The start of the new year normally gets Canadian investors thinking about stock picks for their RRSP portfolios.
Ideally, we make contributions and invest the funds throughout the year to take advantage of dips in the market and start earning dividends as soon as possible.
However, this is not always easy to do, as cash flow requirements can change and many people earmark year-end bonuses for their RRSP contributions.
Hence the RRSP rush that occurs at the beginning of every year.
Regarding strategy, it is recommended to have a balanced portfolio with exposure across industries, as well as geographic regions. Let’s take a look at two stocks that might be interesting picks to get your RRSP started today.
Brookfield Asset Management
Brookfield Asset Management (TSX:BAM.A)(NYSE:BAM) is a giant in the alternative asset segment.
The company owns 2,000 assets spread out across 30 countries on five continents. It is truly a global business and gives Canadian investors a great opportunity to have exposure to a variety of international markets through the ownership of unique assets.
The businesses fall into four categories: real estate, infrastructure, renewable power, and private equity.
The real estate division owns hotels, office buildings, student housing, multi-family, storage, and industrial properties worth $193 billion. The infrastructure group has $66 billion in assets under management in the utility, transport, energy, and data infrastructure segments.
The $50 billion renewable power division has more than 5300 facilities in the portfolio with 18,800 megawatts of generating capacity.
Finally, the private equity pillar has $62 billion in assets under management with a focus on acquiring high-quality businesses that have barriers to entry in sectors that include business services, industrials, and residential.
Falling interest rates have helped push the stock price higher in the past year as investors seek out opportunities that can deliver above-average returns.
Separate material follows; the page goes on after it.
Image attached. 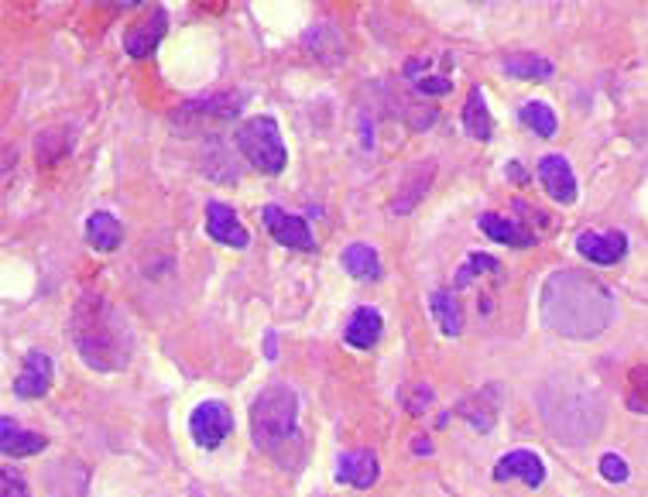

A global economic downturn could put some pressure on the stock, but buy-and-hold investors should be comfortable owning Brookfield Asset Management.
Sun Life
Sun Life Financial (TSX:SLF)(NYSE:SLF) is another strong Canadian company that gives investors global exposure.
Sun Life gets most of its revenue and earnings from the Canadian and U.S. insurance and wealth management divisions, but it also has a growing presence overseas, with a specific focus on Asia.
The company has set up operations or strategic partnerships in the region’s most populated countries, including India, China, Indonesia, the Philippines, Malaysia, and Vietnam.
As middle-class wealth in these countries expands, Sun Life is positioned to benefit from rising demand for its suite of products and services. Asia accounted for 17% of underlying net income in Q3 2019.
The Great Recession hit Sun Life hard and management made a series of changes in the past few years to reduce risk in the event of another meltdown in equity markets.
The company sold off the U.S. annuities business that caused most of the grief and has invested new funds in asset management opportunities.
Sun Life is performing well and anticipates 8-10% underlying earnings-per-share growth over the medium term. This should support steady dividend increases. Investors who buy the stock today can pick up a yield of 3.7%.
The bottom line
Brookfield Asset Management and Sun Life are top Canadian companies that give investors great international exposure. If you are searching for stocks to start a self-directed RRSP, these companies deserve to be on your radar.